The following were considered and explicitly left out of Phase 1. They are real enterprise concerns but do not belong in the foundation. Each is listed to prevent well-meaning contributors from adding them “to be thorough”:

  • Multi-tenancy, RBAC, SSO. No users yet. Introducing these abstractions before there’s a user model is speculation.
  • On-premise / air-gapped deployment. No customer has asked for it. Architectural choices (Cloudflare-first) actively work against it. When a customer asks, it becomes a product decision, not an architecture decision.
  • Formal certifications (SOC 2, ISO 27001, HIPAA). Certifications validate processes. Bar items 1-16 are the processes. Certification comes when there is a product to certify.
  • Penetration tests, red teams, bug bounties. Belong to a product that exists and has users. Premature today.
  • High availability, multi-region, disaster recovery. Cloudflare’s default posture covers the default case; anything beyond is a product-lifecycle decision.
  • Admin UI, dashboards, compliance reports. Phase 4. The data is produced by the observability bar items above; the UI comes later.
  • Every subsequent ADR is measured against this bar. When a later ADR says “accepts YAML from the filesystem,” a reviewer can point to bar items 1, 2, 9, 14 and ask “where’s the schema, threat model entry, failure-mode test, TSDoc?” before the ADR is accepted.
  • The first few components will feel slow. A component that would be 200 lines of code to “make it work” is 600 lines by the time logging, structured errors, failure-mode tests, and audit records are in place. This is the explicit tradeoff the project is making.
  • Retrofit cost is paid upfront, not later. Adding structured logging to 20 components after the fact is an order of magnitude more expensive than building each component with it from day one. Same for audit records, timeout enforcement, and secret redaction.
  • Contributors have a reference. New ADRs and PRs can cite “meets bar 3” or “see bar 10” rather than re-arguing principles. The bar is the contract.
  • Some current code is behind the bar. The context assembler (shipped in ADR-0012) meets bars 1, 2, 4, 8, 14, 15, 16 but does not yet produce audit records (bar 6) or use a structured logger (bar 7) — because no audit sink and no logger exist yet. These are not violations today; they are scheduled to be added when the audit-record ADR and the logger ADR land. The bar is forward-looking, not retroactive-punishing.
  • This ADR is living. When the bar is wrong (too loose, too strict, missing a concern), it is amended with a new ADR that supersedes this one. Discovering that a bar item doesn’t survive contact with reality is a reason to revise, not to quietly ignore.

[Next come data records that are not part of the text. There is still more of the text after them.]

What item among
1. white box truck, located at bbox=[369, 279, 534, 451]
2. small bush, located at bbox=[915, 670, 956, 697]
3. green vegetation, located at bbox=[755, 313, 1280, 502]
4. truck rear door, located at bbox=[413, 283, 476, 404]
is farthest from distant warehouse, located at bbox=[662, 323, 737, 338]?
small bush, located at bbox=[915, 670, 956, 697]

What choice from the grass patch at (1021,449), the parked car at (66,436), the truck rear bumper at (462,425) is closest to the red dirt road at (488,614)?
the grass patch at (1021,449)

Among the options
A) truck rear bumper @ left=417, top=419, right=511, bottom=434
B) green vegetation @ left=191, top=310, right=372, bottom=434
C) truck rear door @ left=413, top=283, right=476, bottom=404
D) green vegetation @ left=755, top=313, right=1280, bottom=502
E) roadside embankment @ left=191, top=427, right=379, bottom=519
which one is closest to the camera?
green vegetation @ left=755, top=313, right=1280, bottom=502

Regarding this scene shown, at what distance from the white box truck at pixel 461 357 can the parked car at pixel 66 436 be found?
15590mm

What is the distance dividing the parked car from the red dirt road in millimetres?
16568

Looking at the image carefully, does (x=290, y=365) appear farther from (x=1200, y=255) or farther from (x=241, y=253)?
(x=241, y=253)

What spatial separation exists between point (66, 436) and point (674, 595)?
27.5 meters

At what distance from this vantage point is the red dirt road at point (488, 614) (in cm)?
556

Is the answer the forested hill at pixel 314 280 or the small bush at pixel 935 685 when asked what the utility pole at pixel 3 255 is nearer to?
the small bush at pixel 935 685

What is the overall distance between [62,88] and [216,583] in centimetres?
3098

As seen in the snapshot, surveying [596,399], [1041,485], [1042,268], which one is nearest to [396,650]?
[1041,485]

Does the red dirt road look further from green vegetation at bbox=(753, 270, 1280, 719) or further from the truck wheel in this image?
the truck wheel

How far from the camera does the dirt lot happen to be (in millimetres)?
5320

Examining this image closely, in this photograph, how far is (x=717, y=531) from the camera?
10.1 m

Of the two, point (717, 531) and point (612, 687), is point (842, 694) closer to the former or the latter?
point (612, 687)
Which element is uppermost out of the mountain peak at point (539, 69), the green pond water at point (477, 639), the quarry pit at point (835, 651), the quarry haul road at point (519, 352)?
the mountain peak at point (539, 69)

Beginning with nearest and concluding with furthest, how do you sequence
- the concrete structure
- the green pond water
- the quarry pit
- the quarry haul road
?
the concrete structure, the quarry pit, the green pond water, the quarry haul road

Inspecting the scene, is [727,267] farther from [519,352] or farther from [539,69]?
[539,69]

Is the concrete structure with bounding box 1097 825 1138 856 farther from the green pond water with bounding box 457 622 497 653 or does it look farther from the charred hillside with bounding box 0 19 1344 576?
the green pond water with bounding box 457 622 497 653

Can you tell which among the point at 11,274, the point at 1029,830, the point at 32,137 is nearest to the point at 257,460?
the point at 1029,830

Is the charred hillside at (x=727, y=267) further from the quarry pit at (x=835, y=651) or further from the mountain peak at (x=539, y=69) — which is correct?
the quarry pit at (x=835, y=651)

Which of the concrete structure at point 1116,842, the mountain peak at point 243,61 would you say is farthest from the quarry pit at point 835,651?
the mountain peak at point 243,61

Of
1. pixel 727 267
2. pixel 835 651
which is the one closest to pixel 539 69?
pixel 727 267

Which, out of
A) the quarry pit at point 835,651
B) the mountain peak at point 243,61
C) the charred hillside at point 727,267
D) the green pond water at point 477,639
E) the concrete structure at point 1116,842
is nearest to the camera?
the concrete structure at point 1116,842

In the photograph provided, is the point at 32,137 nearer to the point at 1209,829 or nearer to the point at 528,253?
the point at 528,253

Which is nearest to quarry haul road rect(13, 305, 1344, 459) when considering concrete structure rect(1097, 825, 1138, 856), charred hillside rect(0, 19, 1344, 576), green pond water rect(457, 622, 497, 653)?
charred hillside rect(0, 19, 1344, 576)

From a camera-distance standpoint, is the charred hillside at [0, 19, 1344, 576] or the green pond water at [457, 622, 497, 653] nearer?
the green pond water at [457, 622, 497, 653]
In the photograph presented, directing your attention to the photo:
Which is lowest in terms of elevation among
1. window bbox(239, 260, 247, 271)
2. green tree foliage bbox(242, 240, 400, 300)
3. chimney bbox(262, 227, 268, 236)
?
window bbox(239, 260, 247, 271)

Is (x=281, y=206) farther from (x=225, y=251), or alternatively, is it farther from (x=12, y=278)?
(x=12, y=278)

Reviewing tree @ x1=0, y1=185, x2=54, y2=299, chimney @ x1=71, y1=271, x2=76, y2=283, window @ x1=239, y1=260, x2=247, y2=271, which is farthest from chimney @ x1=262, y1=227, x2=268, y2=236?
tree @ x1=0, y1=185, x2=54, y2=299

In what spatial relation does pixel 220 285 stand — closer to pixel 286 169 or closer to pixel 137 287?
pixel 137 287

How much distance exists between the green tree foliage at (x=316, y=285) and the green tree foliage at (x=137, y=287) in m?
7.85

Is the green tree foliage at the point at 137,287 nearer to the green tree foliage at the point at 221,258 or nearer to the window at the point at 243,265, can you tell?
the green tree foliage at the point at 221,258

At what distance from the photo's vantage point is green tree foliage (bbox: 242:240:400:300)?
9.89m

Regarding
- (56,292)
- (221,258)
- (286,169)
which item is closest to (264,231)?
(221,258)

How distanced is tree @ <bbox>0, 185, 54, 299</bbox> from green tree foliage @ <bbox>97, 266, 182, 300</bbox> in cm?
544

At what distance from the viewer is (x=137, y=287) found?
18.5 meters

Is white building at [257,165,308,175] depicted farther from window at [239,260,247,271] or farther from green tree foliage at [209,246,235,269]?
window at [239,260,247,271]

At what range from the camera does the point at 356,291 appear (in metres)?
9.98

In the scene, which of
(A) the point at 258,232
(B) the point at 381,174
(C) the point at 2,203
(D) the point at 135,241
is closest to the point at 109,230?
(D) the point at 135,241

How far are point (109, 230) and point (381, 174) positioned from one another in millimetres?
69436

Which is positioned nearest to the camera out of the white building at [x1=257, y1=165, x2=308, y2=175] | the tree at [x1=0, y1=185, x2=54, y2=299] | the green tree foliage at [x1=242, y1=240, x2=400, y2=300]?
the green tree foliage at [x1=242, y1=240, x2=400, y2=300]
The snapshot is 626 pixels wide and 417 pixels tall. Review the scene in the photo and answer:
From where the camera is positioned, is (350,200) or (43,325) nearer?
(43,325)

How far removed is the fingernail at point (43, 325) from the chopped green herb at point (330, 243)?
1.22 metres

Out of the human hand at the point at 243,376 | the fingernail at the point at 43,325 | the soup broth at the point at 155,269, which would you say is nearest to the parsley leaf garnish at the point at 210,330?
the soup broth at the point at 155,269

  • No written bar; rely on reviewer judgment. Works while there is one reviewer. Fails the moment there are two who disagree, or one who gets tired of arguing the same principle on every PR. Also fails silently: the bar drops without anyone noticing.
  • A shorter bar (“just: security, observability, tests”). Tempting, but the phrase “enterprise-ready” is broad enough that a short list gets reinterpreted as “anything I think is enterprise.” The specific 16-item bar is chosen because every item maps to a concrete thing reviewers can point at.
  • Adopt an external standard (OWASP ASVS, CIS benchmarks, SOC 2 control mappings) verbatim. Those are products of their own contexts — designed for web apps, for infrastructure, for compliance audits. Copy-pasting them produces a bar that doesn’t fit this codebase and is ignored. The items above are drawn from those bodies of practice, translated to what this specific project is.
  • Different bars for “core” vs “business packs.” Considered and rejected for Phase 1. Business Packs are the most security-critical code in the system — they handle customer data. Giving them a lower bar than platform code is exactly backwards.
  • Accept the bar but defer enforcement. Bar without enforcement is aspiration. ADR-0015 (below, TBD) commits to the specific CI mechanism that turns bar item 13 into a merge gate.